Advertendum autem est quod nunnulla in sequentibus propositionibus, quaestionibus et expositionibus primo aspectu monstruosa, dubia aut falsa apparebunt, secus autem si sollerter et studiosius pertractentur. Luculenter enim invenietur dictis attestari veritas et auctoritas ipsius sacra canonis seu alicuius sanctorum aut doctorum famosorum.

[...]

Esse est Deus. Patet haec propositio primo, quia si esse est aliud ab ipso Deo, Deus nec est nec Deus est. Quomodo enim est aut aliquid est, a quo esse aliud, alienum et distinctum est? Aut si est Deus, alio utique est, cum esse sit aliud ab ipso. Eus igitur et esse idem, aut Deus ab alio habet esse. Et sic non ipse Deus, ut praemissum est, sed aliud ab ipso, prius ipso, est et est sibi causa, ut sit.

Ontotheology? What would Marion, Boulnois or de Libera say about this?

5 comments:

Michael Sullivan said...

What I don't get is how the Orthodox get around this kind of reasoning. What does it mean to be "beyond being"? Does God exist or doesn't he? If not, what does he do?

Stultus dixit in corde suo, Deus non est.

Lee Faber said...

this was just the first paragraph of an extended argument to the same effect.

Who knows, he says a lot of crazy crazy stuff in his german sermons 9such as, we have to get past the persons to the essence), maybe he gets rid of this idea too.

Anonymous said...

I think part of what it means to be 'beyond being' is that we can't know exactly what it means for such a thing to be; that God 'exists' in at least the one sense of being real, but does not 'exist' in the way that every finite being we can directly encounter in the world 'exists'. It isn't just the Orthodox who say this, as you scholastiphiles should know. Aquinas says much the same thing, and no matter how one interprets him, it is only by refusing to read what he writes that one misses what he says about our essential ignorance of what God is in himself and the necessity for us of saying what he is not. Of course, Aquinas is not quite the mysterian that some Orthodox are. But he's a long way from treating God like a special sort of being basically the same as every other being except unlimited in certain crucial respects.

Tolle lege.

Then again, you're a bunch of Scotists, so it's no surprise that you insist on making God comprehensible. ;-)

Lee Faber said...

There is a difference between discussions of the comprehensibility of the divine essence (which all the scholastics including scotus are agreed is never fully comprehensible by a finite intellect), and the suitability of the application of the term "being" to God.

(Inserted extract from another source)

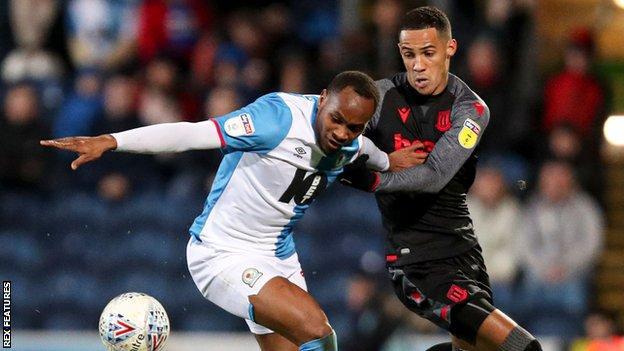 Blackburn full-back Ryan Nyambe (left)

My actual point with this post was not the eastern orthodox application but of french phenomenology; Boulnois and de Libera have written a book on Meister Eckhart as the first medieval critic of onto-theology or somesuch, which this passage flies in the face of.

Michael Sullivan said...

God 'exists' in at least the one sense of being real, but does not 'exist' in the way that every finite being we can directly encounter in the world 'exists'.

Anonymous,

I have no problem with this formulation and have been saying something much like it for years as an acceptable meaning of "beyond being." But to say that God's being is unlike every other being still implies that God exists, and saying "beyond being" becomes unintelligible at the point where one attempts to deny this.

The being of God is not the being of creatures. Of course--every scholastic including Scotus agrees with this.

Faber and I are plenty familiar with Thomas' position on the matter. We both started out as more-or-less Thomists, like most other students of medieval theology and philosophy, before surveying more of the field and realizing that his is not the final word on every subject. But Thomas would never use the formulation "beyond being" without some serious qualifications, since of course for Thomas God simply isbeing in a way that nothing else is.

But he's a long way from treating God like a special sort of being basically the same as every other being except unlimited in certain crucial respects.

This is a caricature of Scotus.

it's no surprise that you insist on making God comprehensible

So is this. As Faber points out, Scotus as much as anyone would insist that the human mind never fully or exhaustively grasps the divine essence. At the same time, Aquinas as well of Scotus will speak of the beatified soul as a comprehensor; and of course for both God is preeminently comprehensible to himself.